Yannapoulos Is a Loose Cannon
Kudos to your paper for the insightful inclusion of an art section and for allowing criticism rather than the simple reporting that has become the norm in most daily and weekly papers. Criticism, positive or negative, can be a strong service to the artist, the public, and the presenting institution.

The process of analyzing an artist's work, however, involves much more than standing in a gallery or studio and deciding what one thinks. In the case of Charles Yannopoulos's review and criticism of the exhibit This Side Up at SPACES ["Prattle of the Sexes," January 21], the smallest attempt to back up or confirm his opinion would have (one hopes) caused a drastic change of mind.

I will deal only with inaccuracies that pertain to my work:
Everything Mr. Yannopoulos said regarding my work is completely discounted by the fact that he has mistaken a man for a woman. This also weakens his attempt to weave sexual politics into the exhibit as his own superimposed theme.

My name is spelled correctly throughout the gallery, but not in the article. It is on the title wall, in the press releases, and on every one of my wall labels. Perhaps Mr. Yannopoulos chooses not to cloud his vision by referring to this type of support material either.
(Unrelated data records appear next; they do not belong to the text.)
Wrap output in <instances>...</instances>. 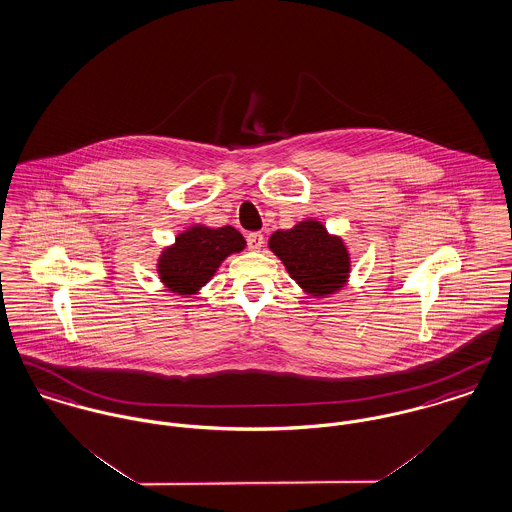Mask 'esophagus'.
Listing matches in <instances>:
<instances>
[{
	"instance_id": "1",
	"label": "esophagus",
	"mask_w": 512,
	"mask_h": 512,
	"mask_svg": "<svg viewBox=\"0 0 512 512\" xmlns=\"http://www.w3.org/2000/svg\"><path fill=\"white\" fill-rule=\"evenodd\" d=\"M246 242H248L250 250H260L264 246V234L250 233L246 236Z\"/></svg>"
}]
</instances>
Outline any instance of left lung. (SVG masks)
Listing matches in <instances>:
<instances>
[{"mask_svg":"<svg viewBox=\"0 0 512 512\" xmlns=\"http://www.w3.org/2000/svg\"><path fill=\"white\" fill-rule=\"evenodd\" d=\"M270 248L289 276L315 297L330 295L346 283L348 250L338 236H330L317 221H303L289 231L272 234Z\"/></svg>","mask_w":512,"mask_h":512,"instance_id":"1","label":"left lung"}]
</instances>
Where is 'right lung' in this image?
Segmentation results:
<instances>
[{
	"instance_id": "add662e5",
	"label": "right lung",
	"mask_w": 512,
	"mask_h": 512,
	"mask_svg": "<svg viewBox=\"0 0 512 512\" xmlns=\"http://www.w3.org/2000/svg\"><path fill=\"white\" fill-rule=\"evenodd\" d=\"M246 240L233 227H191L166 248L158 262V274L170 291L191 295L203 287L221 262L244 248Z\"/></svg>"
}]
</instances>
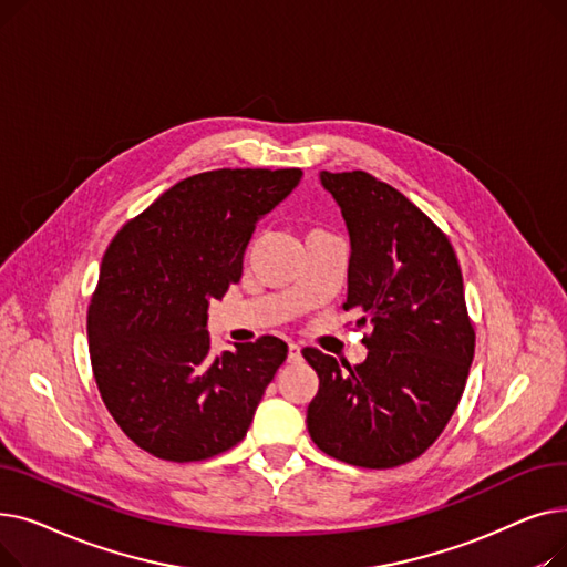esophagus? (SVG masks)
<instances>
[{
    "label": "esophagus",
    "instance_id": "esophagus-1",
    "mask_svg": "<svg viewBox=\"0 0 567 567\" xmlns=\"http://www.w3.org/2000/svg\"><path fill=\"white\" fill-rule=\"evenodd\" d=\"M287 359H289V363L301 361V347H299V344H289V353H287Z\"/></svg>",
    "mask_w": 567,
    "mask_h": 567
}]
</instances>
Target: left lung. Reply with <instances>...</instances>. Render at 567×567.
Segmentation results:
<instances>
[{
	"mask_svg": "<svg viewBox=\"0 0 567 567\" xmlns=\"http://www.w3.org/2000/svg\"><path fill=\"white\" fill-rule=\"evenodd\" d=\"M349 229L344 310L370 326L368 359L342 365L315 347L308 406L317 449L363 468L421 457L449 425L475 349L457 255L419 206L363 169L321 172Z\"/></svg>",
	"mask_w": 567,
	"mask_h": 567,
	"instance_id": "1",
	"label": "left lung"
}]
</instances>
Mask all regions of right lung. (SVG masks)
<instances>
[{
	"label": "right lung",
	"instance_id": "obj_1",
	"mask_svg": "<svg viewBox=\"0 0 567 567\" xmlns=\"http://www.w3.org/2000/svg\"><path fill=\"white\" fill-rule=\"evenodd\" d=\"M301 176L296 167L202 172L112 238L86 312L89 353L112 419L148 455L202 462L246 436L287 344L261 336L212 355L206 310L241 280L257 220Z\"/></svg>",
	"mask_w": 567,
	"mask_h": 567
}]
</instances>
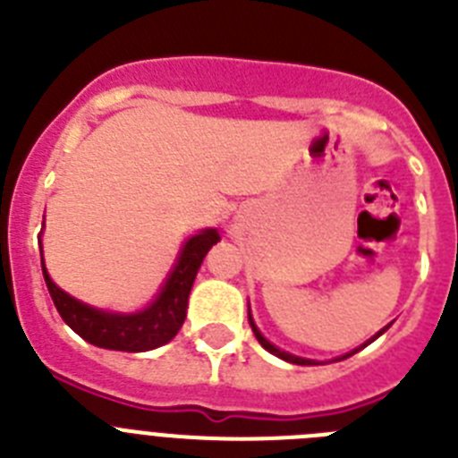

The title and subtitle of the exhibit were not addressed in the article. Curators work long and hard to assemble meaningful exhibits to present to their audience. These titles are usually carefully crafted keys to the thinking of the curator and the artists. To discount or ignore this is ridiculous. The staff at SPACES took great care to assemble a book containing resumes and artists' statements from everyone in the exhibit. Further keys to the people and philosophies represented in the gallery are in that book.

My strategy as an artist is a broad one, and not something that we need to discuss in this forum. Mr. Yannopoulos chose to discuss (actually, deride--no, oafishly claw at would be a better term) two of my five pieces included in the exhibit. One of the pieces not addressed is a 40"x30" color photo of me carrying a console stereo on my shoulder. I'm six feet tall, bald, male, and weigh 230 pounds. Perhaps since this piece could not be squashed into the writer's critical premise it was ignored. Amusing.

I have been exhibiting as an artist for more than twenty years. My work is not "pretty pictures," and viewers do tend to love or hate what I do. That is fine. To be completely misunderstood and misrepresented is not fine, and this critical review is the worst misrepresentation I have yet to experience in my career as an artist.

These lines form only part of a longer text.